ENGINEERINGNET.BE - Onderzoekers van de Rijksuniversiteit Groningen en de universiteit van Lausanne in Zwitserland vonden 46 al goedgekeurde geneesmiddelen die dit vermogen, dat 'competentie' heet, kunnen blokkeren.
Testen zijn verricht op de bacterie Streptococcus pneumoniae, waarbij deze geneesmiddelen inderdaad de verspreiding van resistentie bij muizen stopten.
Omdat competentie is te blokkeren zonder de groei van de cellen te remmen zal het voor bacteriën lastig zijn via evolutie resistent te worden tegen deze behandeling.
‘We werkten samen met wetenschappers uit Heidelberg, die een high-throughput test hebben ontwikkeld waarmee je tegelijkertijd groei en competentie kunt meten’, vertelt Arnau Domenech van de Rijksuniversiteit Groningen.
Met behulp van deze test zijn 1.366 al goedgekeurde geneesmiddelen gescreend. Hieruit bleek dat 46 middelen het ontstaan van competentie blokkeerden zonder de groei af te remmen.
‘Wanneer cellen onder groeistress staan, bijvoorbeeld omdat er antibiotica aanwezig zijn, proberen ze een oplossing te vinden om resistent te worden tegen het geneesmiddel’, aldus Domenech. ‘De geteste middelen veroorzaken geen groeistress, en we zagen dan ook geen resistentie ertegen ontstaan.’
De 46 middelen vielen in twee groepen uiteen: middelen die effect hadden op het evenwicht van ionen in de cel, en antipsychotica. Diverse kandidaten zijn nader bestudeerd.

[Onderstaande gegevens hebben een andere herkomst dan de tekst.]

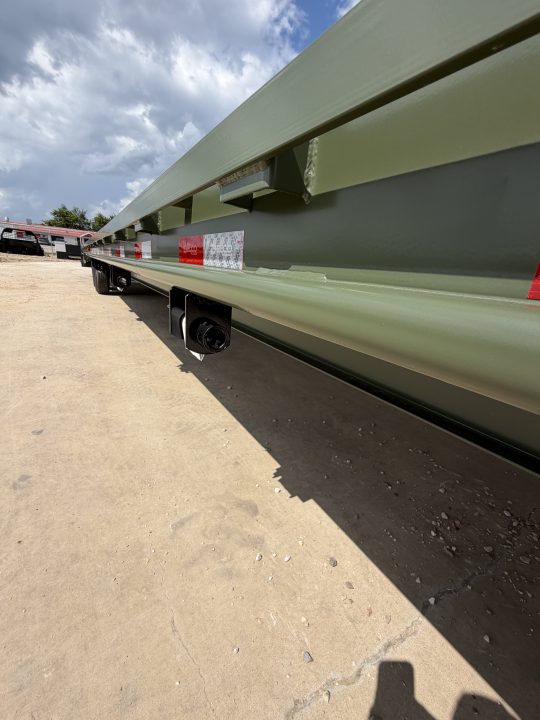 New 2026 Delco Trailers FA40 Deckover Trailer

‘Het bleek dat ze allemaal werken via hetzelfde mechanisme’, stelt Domenech. 'Ze verstoren de protonengradiënt over de celmembraan. Die zorgt ervoor dat er protonen door de membraan heen stromen, wat allerlei processen kan aandrijven.'
‘Door de verstoring scheiden cellen niet langer een klein eiwitje met de naam CSP uit’, aldus Domenech. 'De concentratie CSP buiten de cel zorgt ervoor dat bacteriën competent worden.'
‘In het lab zagen we dat competentie-blokkerende middelen de overdracht voorkwamen van antibioticaresistentie genen naar een gevoelige Streptococcus pneumoniae stam bij muizen. We kregen vergelijkbare resultaten in gekweekte menselijke longcellen.’
De concentraties waarmee het ontstaan van competentie was te blokkeren lagen ver onder de concentraties die invloed hebben op de groei van bacteriën.
Maar het is niet zeker of deze concentraties laag genoeg zijn voor gebruik in mensen: ook menselijke cellen zijn voor belangrijke functies afhankelijk van de protonengradiënt.
Verder onderzoek moet dan ook aantonen of deze aanpak wel bij mensen werkt.